As we drive toward Burlington through the incandescent fall foliage, I can’t help but wonder about this other life I never had, there on the northern edge of America. Burlington is a beautiful college town nestled between Lake Champlain and the Green Mountain range. It is the home of the University of Vermont and seems to call out to simpler times.
We are fortunate that even in mid-autumn the warm sun beats down upon the campus of UVM. I was expecting a frozen tundra re-pleat with igloos and dogsleds, and so had packed some serious winter clothes. Instead I am surrounded by students in shorts tossing gaily colored discs in an intense and athletic game of Frisbee. Curse you weather gods! (not).

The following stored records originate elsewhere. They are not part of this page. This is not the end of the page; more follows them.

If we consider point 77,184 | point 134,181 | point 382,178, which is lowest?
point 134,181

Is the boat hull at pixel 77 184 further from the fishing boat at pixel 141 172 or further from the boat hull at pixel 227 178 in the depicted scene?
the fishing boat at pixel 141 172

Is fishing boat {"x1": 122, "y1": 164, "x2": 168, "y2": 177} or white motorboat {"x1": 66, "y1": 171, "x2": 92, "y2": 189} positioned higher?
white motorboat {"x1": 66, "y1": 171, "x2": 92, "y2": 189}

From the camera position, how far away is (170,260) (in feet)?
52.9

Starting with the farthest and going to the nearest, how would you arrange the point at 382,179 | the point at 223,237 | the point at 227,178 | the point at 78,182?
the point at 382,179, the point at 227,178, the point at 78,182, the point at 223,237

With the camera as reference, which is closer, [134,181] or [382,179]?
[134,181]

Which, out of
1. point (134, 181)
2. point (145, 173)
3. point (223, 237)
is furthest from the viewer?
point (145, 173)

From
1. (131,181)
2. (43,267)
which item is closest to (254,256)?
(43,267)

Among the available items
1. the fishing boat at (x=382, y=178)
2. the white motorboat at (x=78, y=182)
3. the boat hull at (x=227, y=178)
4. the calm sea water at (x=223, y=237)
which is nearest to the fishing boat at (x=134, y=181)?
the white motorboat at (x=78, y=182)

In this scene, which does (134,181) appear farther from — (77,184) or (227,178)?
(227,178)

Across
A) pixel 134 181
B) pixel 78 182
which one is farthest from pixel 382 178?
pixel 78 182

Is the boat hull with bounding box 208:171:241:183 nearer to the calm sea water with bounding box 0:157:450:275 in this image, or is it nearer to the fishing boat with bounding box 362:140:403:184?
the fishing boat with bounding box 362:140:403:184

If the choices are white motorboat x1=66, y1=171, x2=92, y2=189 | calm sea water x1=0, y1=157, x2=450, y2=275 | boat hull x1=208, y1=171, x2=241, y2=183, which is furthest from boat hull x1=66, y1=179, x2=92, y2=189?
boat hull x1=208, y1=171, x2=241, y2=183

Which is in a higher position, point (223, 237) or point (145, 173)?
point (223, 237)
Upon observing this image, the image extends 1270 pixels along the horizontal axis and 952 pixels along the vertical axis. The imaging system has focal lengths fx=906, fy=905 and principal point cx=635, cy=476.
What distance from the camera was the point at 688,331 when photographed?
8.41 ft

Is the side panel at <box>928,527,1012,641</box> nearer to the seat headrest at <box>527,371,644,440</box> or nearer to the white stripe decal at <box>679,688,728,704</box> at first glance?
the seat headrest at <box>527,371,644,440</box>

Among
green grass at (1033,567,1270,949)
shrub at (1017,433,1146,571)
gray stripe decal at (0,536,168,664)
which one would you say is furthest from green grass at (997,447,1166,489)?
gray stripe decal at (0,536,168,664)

We loved the campus, but we mainly wanted to amble through the town down the hill to the lake. Lake Champlain dominates Burlington and you feel drawn to its shores, if only to gaze out at the enormous, glittering expanse. The local folks have stacked small stones in miniature towers along the shore, perhaps seeking permanence for our transient and immature species. Later, I found that these rocks are a type of shale called Iberville created from the Earth during the Ordovician period, some 400 million years ago. Permanence defined.

Church Street Market is an open air pedestrian mall with all manner of shops and restaurants. We stop at a funky ramen shop and have noodles, refusing to abandon our Asian roots even here in the far north. The waiter brings a fork and spoon and I have to ask for chopsticks. Incidentally, the use of the adjective “funky” is superfluous here because ALL the shops on Church Street are funky. In the dictionary next to “funky” is the phrase “Church Street Market”.
I am not sure what I expected to find here. Would there be a moment of enlightenment where all connected futures are revealed? It is possible that Pop would have still passed away in 1968 and I would have moved out to Hawaii, and all subsequent events of my life would have merged smoothly into the time stream. Burlington substituted for Princeton.
But I really don’t believe that. Like the rocks on the shore, every moment defines the next and so on, building the path upon which we walk. We are on the long ramble now, you and I, and the little directional signs of our lives point forward — never back. I am glad I saw Burlington and the great lake and lived on that land for a single day.
I know at last that the sun is there.